- [Problem set]
**a)** Decide whether each statement below agrees with the passage on Dyson's electric car plans, answering yes or no and quoting the deciding words of the passage. (i) Dyson plans to launch its electric cars through an IPO. (ii) Dyson already makes 7% of the world's lithium ion cells. (iii) Dyson believes the incumbent vehicle manufacturing industry knows what it is doing.
**b)** Summarize the passage on Dyson's electric car plans in two sentences.
**c)** Write the next part of the passage on Dyson's electric car plans, beginning after its final sentence.
(Beginning of Page excerpt)
British Inventor James Dyson is betting that he can turn his company into the new Tesla. It is bold move, given how Tesla has struggled to tackle the traditional car manufacturing business and make a profit for it’s investors. Dyson’s vision is bolder still – as it plans to launch a range of electric cars without an IPO, remaining a privately owned company.
Several factors in the success of Dyson as a company are aligning here. Technology and manufacturing of batteries and electric motors is clearly one. Dyson already makes 7% of the world’s lithium ion cells. He churned out 5,126 prototypes of the electric machine that would make his name and fortune.
The crucial advantage he has over Tesla though, is that he is already a mass production manufacturer. Dyson thinks, like Musk, that the incumbent vehicle manufacturing industry doesn’t know what it is doing. However, unlike Musk, he can back that up with manufacturing know-how and the track record of having successfully conquered another mass-manufacturing market.
(End of Page excerpt)
(Beginning of Given records)
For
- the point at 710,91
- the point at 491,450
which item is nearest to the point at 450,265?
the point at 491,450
(End of Given records)
- [Replies]
**a)**
(i) No: "without an IPO, remaining a privately owned company"
(ii) Yes: "Dyson already makes 7% of the world’s lithium ion cells."
(iii) No: "the incumbent vehicle manufacturing industry doesn’t know what it is doing"

**b)** James Dyson aims to turn his company into the new Tesla by launching a range of electric cars while remaining privately owned. His crucial advantage over Tesla is that he is already a mass production manufacturer, with battery and electric motor technology and a record of having conquered another mass-manufacturing market.

**c)**
The other advantage that he has over Tesla is that he is less beholden to the stock market. He plans to keep the company private and fund the £2.5b investment in the electric car division using before-tax profits – £801m last year. His debt levels are low so he also has room to borrow before needing to go to the stock market to raise funds.
Dyson has decided to locate the headquarters of its car manufacturing in Singapore, citing access to the world’s largest electric car market – China – as a primary consideration. The first car is planned for 2021.